Assignment —
I need every line from the start of the material below up to and including the line containing "The Eiffel Tower", restated exactly, with the pictures omitted.
╭─ Given data
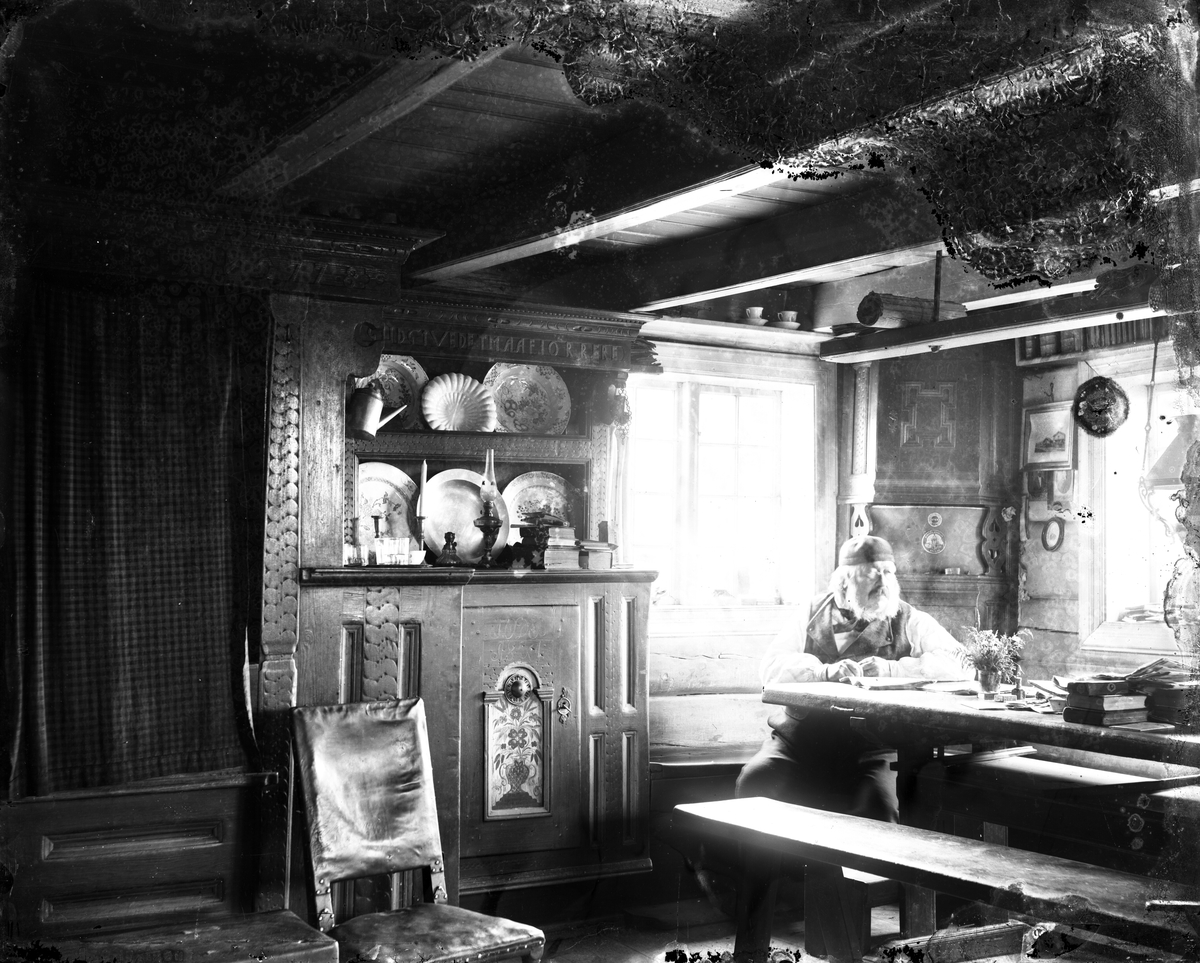 Gustav Borgen, Tømmerstue, stueinteriør med langbord, hjørneskap og framskap. Eldre mann ved enden av bordet.
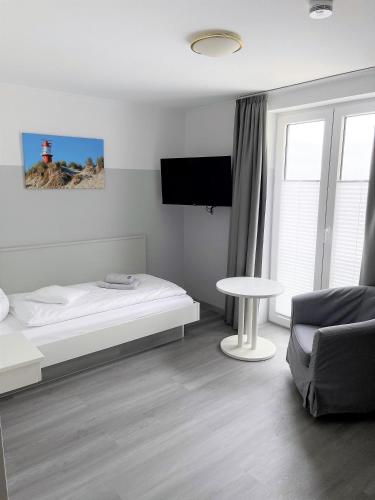 Einzelzimmer-14-OG-Meerblick in Borkum Einzelzimmer-14-OG-Meerblick in Borkum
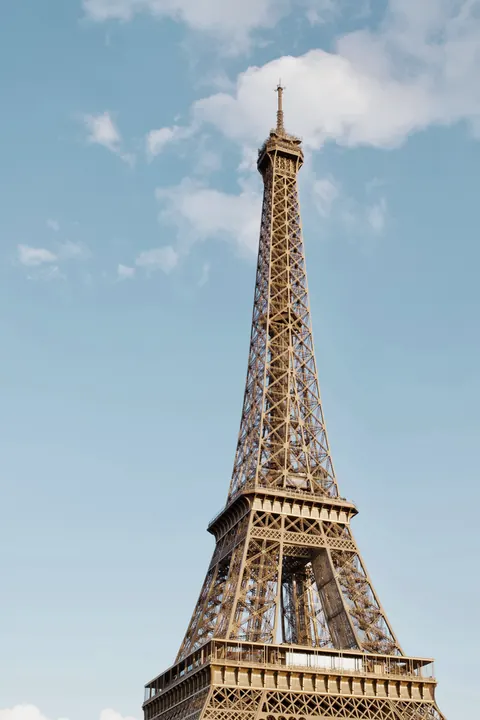 The Eiffel Tower in Paris against a blue sky with white clouds.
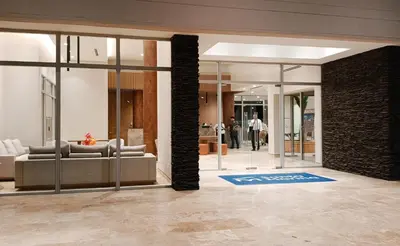 a lobby with a couch and people walking into a building at Moderno, vista al mar, AC, Wifi200MB,5Min Aeropuerto in Estación El Salto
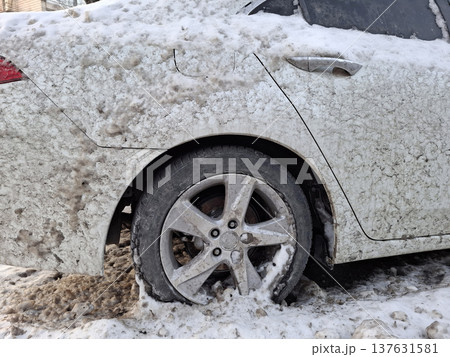 White car is splashed with mud from the road. The whole car is dirty 137631581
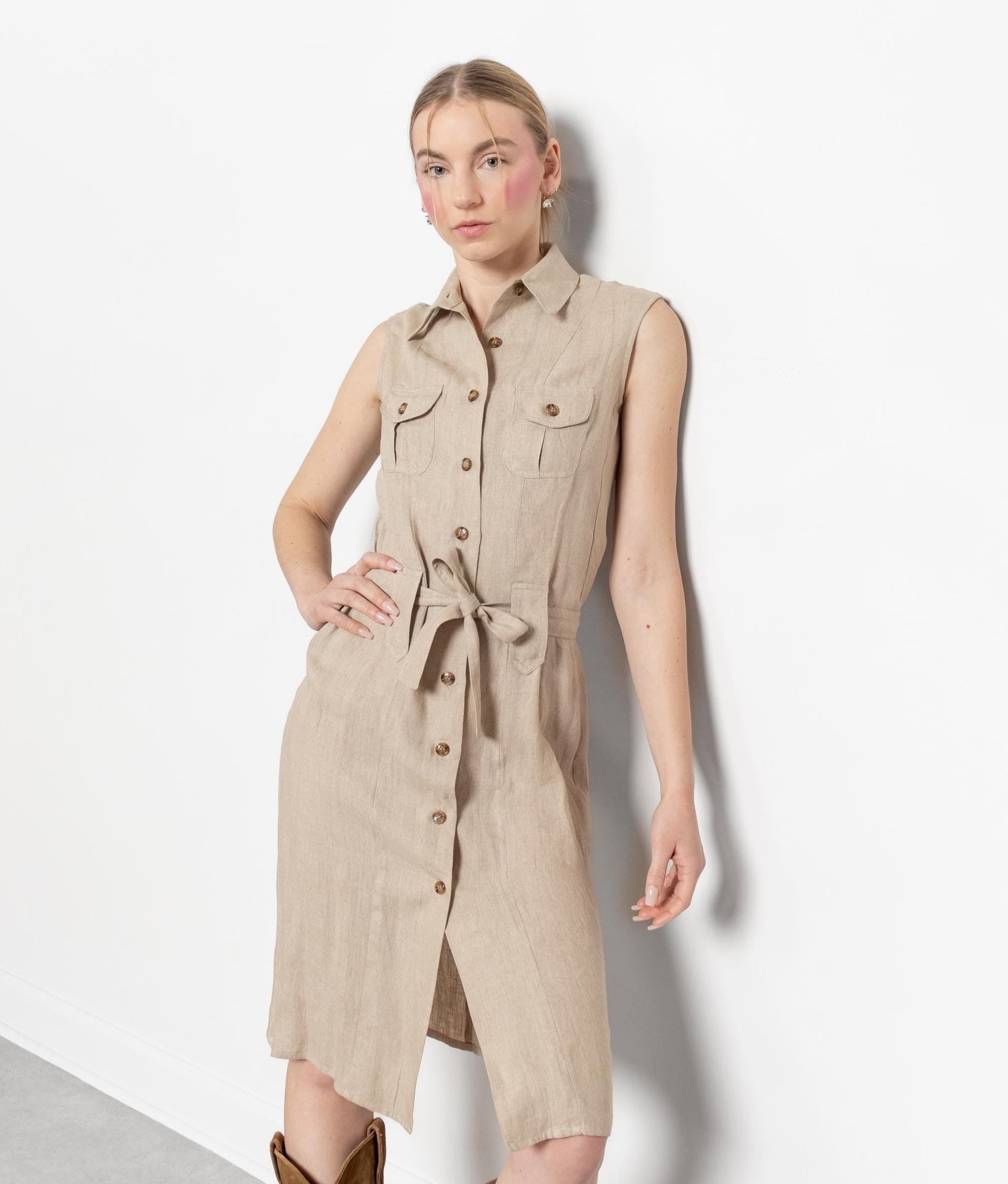 A sleeveless beige midi shirtdress with button-up front and breast patch pockets, waist tie, and collar. Worn by a model with boots against a white background.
╰─
Answer section —
 Gustav Borgen, Tømmerstue, stueinteriør med langbord, hjørneskap og framskap. Eldre mann ved enden av bordet.
 Einzelzimmer-14-OG-Meerblick in Borkum Einzelzimmer-14-OG-Meerblick in Borkum
 The Eiffel Tower in Paris against a blue sky with white clouds.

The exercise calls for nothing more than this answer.